Brazilian Modernist Photography (1939-1964)
Brazilian Modernist Photography (1939-1964)
In the 1940s, Brazil was undergoing a major transformation:
It was modernising, increasing international trade, attracting large numbers of
European emigrants and inspiring dreams. Witnesses to this revolution were the
artists of the modernist movement, including photographers whose images tell the
story of Brazil's entry onto the cosmopolitan art scene.
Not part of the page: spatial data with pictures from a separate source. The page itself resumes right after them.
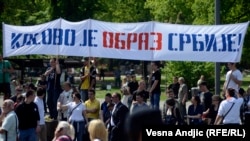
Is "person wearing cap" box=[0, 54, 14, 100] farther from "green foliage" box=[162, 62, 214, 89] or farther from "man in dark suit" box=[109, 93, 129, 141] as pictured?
"green foliage" box=[162, 62, 214, 89]

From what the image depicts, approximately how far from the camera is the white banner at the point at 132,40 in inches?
645

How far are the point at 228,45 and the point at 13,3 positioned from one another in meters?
36.8

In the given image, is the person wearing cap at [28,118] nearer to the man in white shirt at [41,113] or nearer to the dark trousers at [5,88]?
the man in white shirt at [41,113]

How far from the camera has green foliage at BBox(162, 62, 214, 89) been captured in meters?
35.8

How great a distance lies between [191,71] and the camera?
118ft

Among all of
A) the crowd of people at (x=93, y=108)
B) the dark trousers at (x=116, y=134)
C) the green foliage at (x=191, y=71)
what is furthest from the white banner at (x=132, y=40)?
the green foliage at (x=191, y=71)

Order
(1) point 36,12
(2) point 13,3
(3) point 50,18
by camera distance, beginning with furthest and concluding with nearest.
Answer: (1) point 36,12
(3) point 50,18
(2) point 13,3

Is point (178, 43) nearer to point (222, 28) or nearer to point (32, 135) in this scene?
point (222, 28)

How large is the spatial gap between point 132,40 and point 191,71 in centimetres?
1899

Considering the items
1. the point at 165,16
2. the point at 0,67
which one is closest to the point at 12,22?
the point at 165,16

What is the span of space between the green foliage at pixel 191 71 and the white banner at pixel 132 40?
17825mm

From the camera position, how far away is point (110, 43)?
1764 centimetres

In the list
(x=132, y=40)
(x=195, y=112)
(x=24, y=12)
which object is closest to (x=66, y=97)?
(x=132, y=40)

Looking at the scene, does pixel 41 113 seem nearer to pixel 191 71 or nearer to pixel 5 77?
pixel 5 77
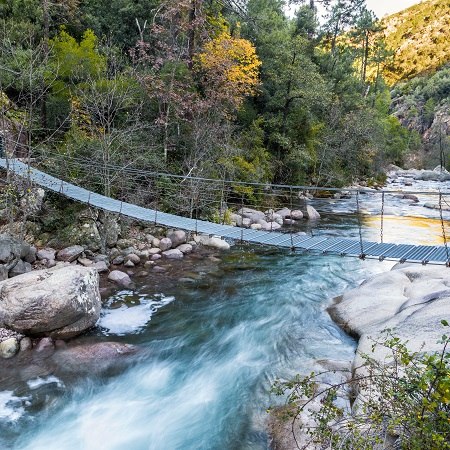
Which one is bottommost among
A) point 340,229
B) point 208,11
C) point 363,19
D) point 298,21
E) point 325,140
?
point 340,229

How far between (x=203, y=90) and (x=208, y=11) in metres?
2.77

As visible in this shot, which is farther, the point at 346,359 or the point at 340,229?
the point at 340,229

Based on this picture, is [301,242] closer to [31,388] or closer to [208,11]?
[31,388]

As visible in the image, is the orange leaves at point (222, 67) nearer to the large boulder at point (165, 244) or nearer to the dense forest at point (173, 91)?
the dense forest at point (173, 91)

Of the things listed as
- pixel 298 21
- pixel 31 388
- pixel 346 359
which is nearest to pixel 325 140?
pixel 298 21

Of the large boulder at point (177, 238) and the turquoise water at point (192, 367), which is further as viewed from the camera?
the large boulder at point (177, 238)

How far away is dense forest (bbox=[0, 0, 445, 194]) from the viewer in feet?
24.6

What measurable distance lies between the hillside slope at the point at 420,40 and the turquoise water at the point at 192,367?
153 ft

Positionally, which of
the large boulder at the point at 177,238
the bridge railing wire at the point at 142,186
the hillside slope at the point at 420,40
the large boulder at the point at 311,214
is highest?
the hillside slope at the point at 420,40

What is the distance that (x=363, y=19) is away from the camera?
22.0 metres

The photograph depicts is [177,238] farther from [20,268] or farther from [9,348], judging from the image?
[9,348]

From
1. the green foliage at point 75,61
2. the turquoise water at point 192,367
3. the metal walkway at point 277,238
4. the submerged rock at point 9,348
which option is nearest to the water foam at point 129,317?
the turquoise water at point 192,367

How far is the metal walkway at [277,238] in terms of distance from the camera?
3.80 metres

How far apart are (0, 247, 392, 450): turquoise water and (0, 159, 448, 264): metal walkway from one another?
3.29 feet
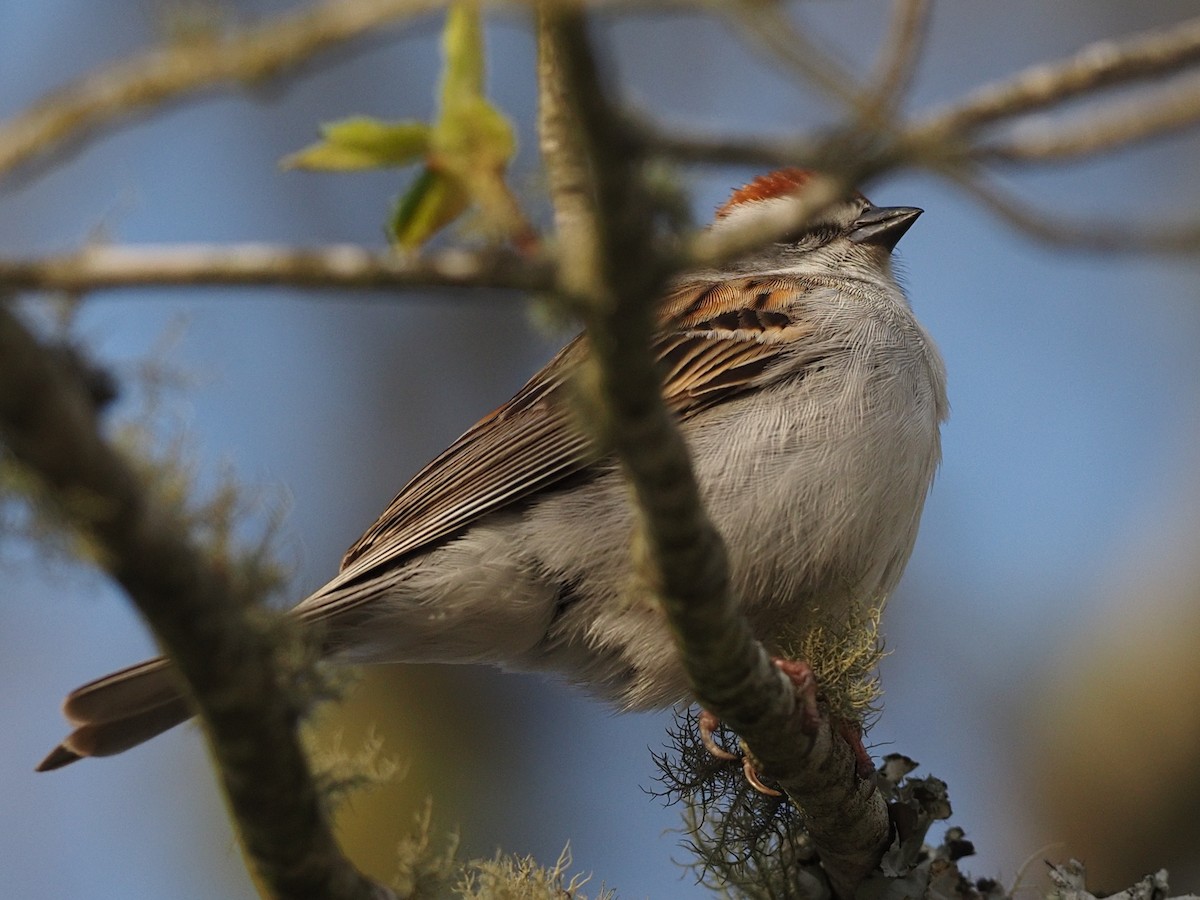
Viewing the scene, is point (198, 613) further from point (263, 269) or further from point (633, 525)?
point (633, 525)

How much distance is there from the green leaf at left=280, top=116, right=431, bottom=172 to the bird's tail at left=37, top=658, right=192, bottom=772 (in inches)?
94.2

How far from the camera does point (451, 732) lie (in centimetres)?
667

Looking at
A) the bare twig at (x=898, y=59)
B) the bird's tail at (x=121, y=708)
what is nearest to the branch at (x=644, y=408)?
the bare twig at (x=898, y=59)

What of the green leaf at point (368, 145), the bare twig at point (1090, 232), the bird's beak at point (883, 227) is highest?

In the wake of Oscar Niemeyer's architecture, his vision of the modern city, the
Novo cinema and Bossa Nova, five figures helped to create a new kind of
photography: Geraldo de Barros, German Lorca, Gertrudes Altschul, José Oiticica
Filho and Thomaz Farkas. Seizing on the political, social and aesthetic
potential of photography, they introduced new subjects: modernist architecture
and its supple lines, botanical motifs with contrasting light and shadow,
inventive experiments and perspective games tinged with a taste for abstraction.
Foto Clubes Carioca in Rio de Janeiro and the Foto Clube Bandeirante in São
Paulo, amateur clubs that democratised the use of the medium and forged contacts
with their European and American counterparts, were another phenomenon that
contributed to the emergence and influence of a new photography.
With its incredible diversity and originality, both formal and aesthetic, the
modernist photography of these pioneers stimulated an entire generation and put
Brazil firmly on the avant-garde scene.largely unknown, Brazilian modernist
photography is presented here through the work of more than twenty leading
figures, some of whose works are held in prestigious international institutions
such as MoMA in New York, the Tate Modern in London and the Photo Elysée in
Lausanne. Texts by historians of the medium will situate this production in the
social and visual context of the time, and evoke the many exchanges between
institutions and photoclubs around the world.